Actividad 1
¿Coinciden con la entrevista a Vicente Vázquez estas afirmaciones? (a) Vicente se jubiló a los 70 años. (b) Vicente tenía 10 años cuando entró en el seminario. (c) Todos los compañeros de su curso que aún viven asistieron a sus bodas de oro. Responde sí o no a cada una y cita textualmente las palabras que lo deciden.
Actividad 2
¿Qué números escritos en cifras aparecen en la entrevista a Vicente Vázquez? Enuméralos todos.
Actividad 3
Continúa la entrevista a Vicente Vázquez a partir de su última frase.

Texto de lectura
+ + + + + + +
No, no hacemos teología con Vicente, aunque él está muy en forma. «Ahora estoy leyendo los escritos de Rahner», y señala a la estantería que, en su dormitorio, separa la cama de la zona de estudio. «No puedo vivir sin estudiar, es como una respiración espiritual». Desde que se jubiló a los 70 años vive en la residencia sacerdotal junto a la parroquia Sagrada Familia y «en estos 30 años he estudiado más que antes».

Vicente Vázquez durante su ordenación

Le pedimos su testimonio 67 años después de su ordenación. Cuando entró en el seminario, en Madrid, «el único que tenía carrera era yo». Claro que la mayoría de sus compañeros eran aún niños de 10 años mientras él había cumplido los 27. Estudió Matemáticas y llegó a ser profesor. La vocación le rondaba, pero él se resistía. «Estuve dos años no queriendo entrar en el seminario, como si fuera un virus». Claro, «¡lo tenía todo solucionado!».

Del seminario se daba cuenta «más de las deficiencias». Entonces «hablaban demasiado de la obediencia y no de la responsabilidad». «Pensar que los de 4º de Teología, que al mes iban a ser curas, tenían que ir en fila por la calle Princesa», se asombra. Y, sin embargo, nada más ordenarse, «el cura en su pueblo hacía y deshacía». Cuenta, divertido, que en su primera Cuaresma como sacerdote acudió a él el alcalde para pedirle permiso para organizar un baile. Se desentendió. No era su cometido; que el regidor actuara en «libertad y conciencia».

Fidelidad y oración

Del día de su ordenación, Vicente recuerda que «de rodillas, ante el obispo», era incapaz de abrir los ojos de tan emocionado como estaba. Unos ojos que se llenan de lágrimas cuando reconoce lo que de verdad fue impactante: su primera Misa. «Pensar que tenía a Dios en mis manos…». Y hace el gesto de la consagración, llevándose las manos al corazón.

Aunque la realidad es que «fueron más emotivas las bodas de oro». A ellas invitó a los tres compañeros que aún viven de su curso, «aunque uno de ellos no vino porque está un poco mal de la cabeza».

—¿Quién le ordenó, don Vicente?

—¡El patriarca! [Leopoldo Eijo y Garay, obispo de Madrid-Alcalá desde 1922 hasta 1963. N. d. R.]

Vicente Vázquez

—¿Qué consejo le daría a un sacerdote joven?

—Que sean fieles a su vocación. Dios nos ha elegido, pero de verdad. No somos conscientes de la verdad de esto.
+ + + + + + +
Datos de origen
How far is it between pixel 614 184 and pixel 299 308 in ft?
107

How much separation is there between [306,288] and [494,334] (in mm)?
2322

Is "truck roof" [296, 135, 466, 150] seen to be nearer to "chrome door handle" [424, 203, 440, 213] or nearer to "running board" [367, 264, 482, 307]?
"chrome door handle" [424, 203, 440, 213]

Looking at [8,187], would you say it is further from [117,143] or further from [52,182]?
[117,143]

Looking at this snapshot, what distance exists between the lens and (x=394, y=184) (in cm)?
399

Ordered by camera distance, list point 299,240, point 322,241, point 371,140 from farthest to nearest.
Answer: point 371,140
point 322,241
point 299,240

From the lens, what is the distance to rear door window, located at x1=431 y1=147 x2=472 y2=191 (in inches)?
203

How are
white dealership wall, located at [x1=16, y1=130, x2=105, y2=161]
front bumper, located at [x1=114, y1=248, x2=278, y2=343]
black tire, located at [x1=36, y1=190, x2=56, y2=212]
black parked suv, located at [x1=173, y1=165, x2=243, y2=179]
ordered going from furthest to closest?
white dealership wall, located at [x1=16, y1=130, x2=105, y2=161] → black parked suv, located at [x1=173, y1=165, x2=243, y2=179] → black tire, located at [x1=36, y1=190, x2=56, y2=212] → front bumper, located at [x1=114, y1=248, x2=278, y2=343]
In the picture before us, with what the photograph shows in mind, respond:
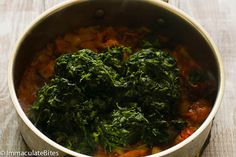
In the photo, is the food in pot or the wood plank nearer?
the food in pot

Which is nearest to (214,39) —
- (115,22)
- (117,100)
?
(115,22)

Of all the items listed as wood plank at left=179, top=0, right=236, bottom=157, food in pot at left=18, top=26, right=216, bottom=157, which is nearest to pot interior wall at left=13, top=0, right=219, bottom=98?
+ + + + + + +
Respuesta 1
(a) Sí: «Desde que se jubiló a los 70 años».
(b) No: «mientras él había cumplido los 27».
(c) No: «aunque uno de ellos no vino porque está un poco mal de la cabeza».

Respuesta 2
- 70 («a los 70 años»)
- 30 («en estos 30 años»)
- 67 («67 años después de su ordenación»)
- 10 («niños de 10 años»)
- 27 («había cumplido los 27»)
- 4 («los de 4º de Teología»)
- 1922 («desde 1922»)
- 1963 («hasta 1963»)

Respuesta 3
Y que no se «ufanen». Es Dios el que lo hace todo. «Yo esta mañana he celebrado Misa aquí [en su cuarto], pero ¿he sido yo? No, ha sido Jesús. Cuando he dicho “este es mi cuerpo”, ¿es mi cuerpo?».

La integridad de vida de su padre y la fe de su madre

Encima de su escritorio, el sacerdote tiene dos tablets (una más nueva que otra) que maneja con soltura, un rosario de dedo, unos auriculares, una lupa, el diurnal y varios libros. También las fotos de sus padres. Nacido en Ojos Negros (Teruel), su padre fue el maestro de los hijos de la compañía minera que explotaba los yacimientos de hierro. «Si por algo se distinguía era por la nobleza de su conducta y el respeto a la dignidad de las personas». De él aprendió lo que es una vida sólida y consistente.

Se emociona mucho cuando habla de su padre. Y también de su madre. «Ya me gustaría tener una fe como la suya, auténtica». A ella recurre para explicar la oración cuando le preguntamos qué hacer para perseverar en la vocación. «Rezar». Respuesta sencilla pero contundente.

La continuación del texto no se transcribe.